Collected data ->
━━━━━━━━━━
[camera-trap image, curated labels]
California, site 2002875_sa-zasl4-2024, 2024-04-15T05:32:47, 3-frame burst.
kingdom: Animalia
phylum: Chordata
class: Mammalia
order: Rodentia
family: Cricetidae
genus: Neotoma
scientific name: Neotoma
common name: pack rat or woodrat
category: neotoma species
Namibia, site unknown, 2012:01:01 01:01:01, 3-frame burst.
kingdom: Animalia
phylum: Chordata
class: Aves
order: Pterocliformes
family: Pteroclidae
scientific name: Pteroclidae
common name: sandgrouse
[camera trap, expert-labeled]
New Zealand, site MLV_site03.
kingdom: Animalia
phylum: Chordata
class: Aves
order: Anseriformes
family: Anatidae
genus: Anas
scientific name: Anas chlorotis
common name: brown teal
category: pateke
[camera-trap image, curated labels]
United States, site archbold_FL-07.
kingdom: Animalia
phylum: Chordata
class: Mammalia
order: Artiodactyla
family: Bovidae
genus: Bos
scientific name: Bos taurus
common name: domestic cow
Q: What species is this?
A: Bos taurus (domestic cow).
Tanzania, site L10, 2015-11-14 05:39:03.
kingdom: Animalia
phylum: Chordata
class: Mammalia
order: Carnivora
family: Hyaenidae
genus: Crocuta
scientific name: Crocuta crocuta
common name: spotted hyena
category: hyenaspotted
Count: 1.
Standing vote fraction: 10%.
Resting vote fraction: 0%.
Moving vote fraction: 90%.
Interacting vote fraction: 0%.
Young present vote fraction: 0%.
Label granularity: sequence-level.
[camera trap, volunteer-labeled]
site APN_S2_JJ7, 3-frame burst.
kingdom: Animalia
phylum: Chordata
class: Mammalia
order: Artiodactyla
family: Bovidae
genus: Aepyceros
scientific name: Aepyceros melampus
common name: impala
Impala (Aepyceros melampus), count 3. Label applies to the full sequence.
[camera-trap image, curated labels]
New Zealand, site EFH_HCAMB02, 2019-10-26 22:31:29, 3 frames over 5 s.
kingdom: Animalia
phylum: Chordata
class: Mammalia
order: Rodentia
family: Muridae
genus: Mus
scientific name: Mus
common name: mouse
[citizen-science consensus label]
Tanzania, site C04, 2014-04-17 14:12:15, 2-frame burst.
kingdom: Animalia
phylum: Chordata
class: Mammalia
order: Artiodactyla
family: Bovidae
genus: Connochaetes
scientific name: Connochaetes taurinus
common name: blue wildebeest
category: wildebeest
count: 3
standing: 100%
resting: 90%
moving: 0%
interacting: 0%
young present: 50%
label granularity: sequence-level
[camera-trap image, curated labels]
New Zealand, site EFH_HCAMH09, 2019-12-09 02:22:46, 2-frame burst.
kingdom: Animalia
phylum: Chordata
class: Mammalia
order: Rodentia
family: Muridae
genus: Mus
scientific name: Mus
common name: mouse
━━━━━━━━━━
Task goal -> Wherever the string "site" appears in the entries, copy that line.

Solved problem ->
California, site 2002875_sa-zasl4-2024, 2024-04-15T05:32:47, 3-frame burst.
Namibia, site unknown, 2012:01:01 01:01:01, 3-frame burst.
New Zealand, site MLV_site03.
United States, site archbold_FL-07.
Tanzania, site L10, 2015-11-14 05:39:03.
site APN_S2_JJ7, 3-frame burst.
New Zealand, site EFH_HCAMB02, 2019-10-26 22:31:29, 3 frames over 5 s.
Tanzania, site C04, 2014-04-17 14:12:15, 2-frame burst.
New Zealand, site EFH_HCAMH09, 2019-12-09 02:22:46, 2-frame burst.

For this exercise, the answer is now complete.